Sí quiso hablar el escritor y editor José Luis García Martín, quien no dudó en admitir que al pensar en Umbral se desdoblan en él la fascinación por el maestro de las letras, «capaz de hacer poesía con la prosa, autor de algunas de las páginas más excepcionales de la historia», y la poca simpatía que sentía por el hombre «egocéntrico, al que poco la importaba la verdad y que atendía siempre al mejor postor».
De de la misma opinión es la poeta Berta Piñán. Totalmente de acuerdo con este dibujo del escritor y periodista, al que admiró tiempo atrás por «ser un escritor de raza», asegura que «no supo evolucionar hacia bien». Por eso la autora asturiana dice «no poder comulgar con sus ideas, que son, ademas, de una misoginia patente».
Al otro lado, al de los que ayer lloraron su muerte está el director de la Real Academia Española (RAE), el también asturiano Víctor García de la Concha, para quien el autor de 'Los males sagrados' quedará «siempre en la memoria por su estilo tan personal. Logró acuñar un lenguaje propio, que es lo que realmente es característico de un creador». Considera De la Concha la pérdida del autor como la de «un amigo», del que dijo «no sólo era un gran escritor, sino también un gran creador». El director de la RAE, uno de los que alentó la concesión del Premio Príncipe de Asturias, también responsable en parte del Cervantes que luego llegó a sus manos, reconoció ayer que hubo «varias conversaciones para que Umbral ingresara en la RAE, pero que nunca llegaron a fructificar».

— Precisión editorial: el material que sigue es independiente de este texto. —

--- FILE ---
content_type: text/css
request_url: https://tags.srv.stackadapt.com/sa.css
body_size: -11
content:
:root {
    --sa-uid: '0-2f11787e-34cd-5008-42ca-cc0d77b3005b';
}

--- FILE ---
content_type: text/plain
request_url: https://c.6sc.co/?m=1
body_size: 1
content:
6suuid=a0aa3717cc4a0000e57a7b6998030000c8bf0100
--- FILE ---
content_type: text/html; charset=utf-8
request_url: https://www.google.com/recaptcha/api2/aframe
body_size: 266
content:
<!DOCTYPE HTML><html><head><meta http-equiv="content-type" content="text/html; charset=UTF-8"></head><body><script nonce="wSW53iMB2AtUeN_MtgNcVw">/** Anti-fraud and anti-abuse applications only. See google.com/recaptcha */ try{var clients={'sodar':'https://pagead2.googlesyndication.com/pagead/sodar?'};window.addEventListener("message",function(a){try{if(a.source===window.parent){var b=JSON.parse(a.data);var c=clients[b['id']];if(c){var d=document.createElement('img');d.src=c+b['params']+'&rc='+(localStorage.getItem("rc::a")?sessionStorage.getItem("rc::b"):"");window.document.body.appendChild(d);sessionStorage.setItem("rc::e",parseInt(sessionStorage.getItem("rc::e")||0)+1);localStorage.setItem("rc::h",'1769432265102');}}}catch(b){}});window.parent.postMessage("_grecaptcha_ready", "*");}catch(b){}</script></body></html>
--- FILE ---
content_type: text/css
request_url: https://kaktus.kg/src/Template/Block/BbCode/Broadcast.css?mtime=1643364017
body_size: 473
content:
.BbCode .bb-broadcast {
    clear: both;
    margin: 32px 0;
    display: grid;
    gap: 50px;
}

Viajando más atrás en el tiempo De la Concha, como Graciano García, recordaba también ayer «el bellísimo discurso» que pronunció el escritor ahora fallecido al recoger su Príncipe de las Letras. «Fue un canto a la cultura como la salvación del hombre», rememora el director de la Fundación, en la que se guarda como tesoro en paño el texto original escrito en una vieja Wonderwood.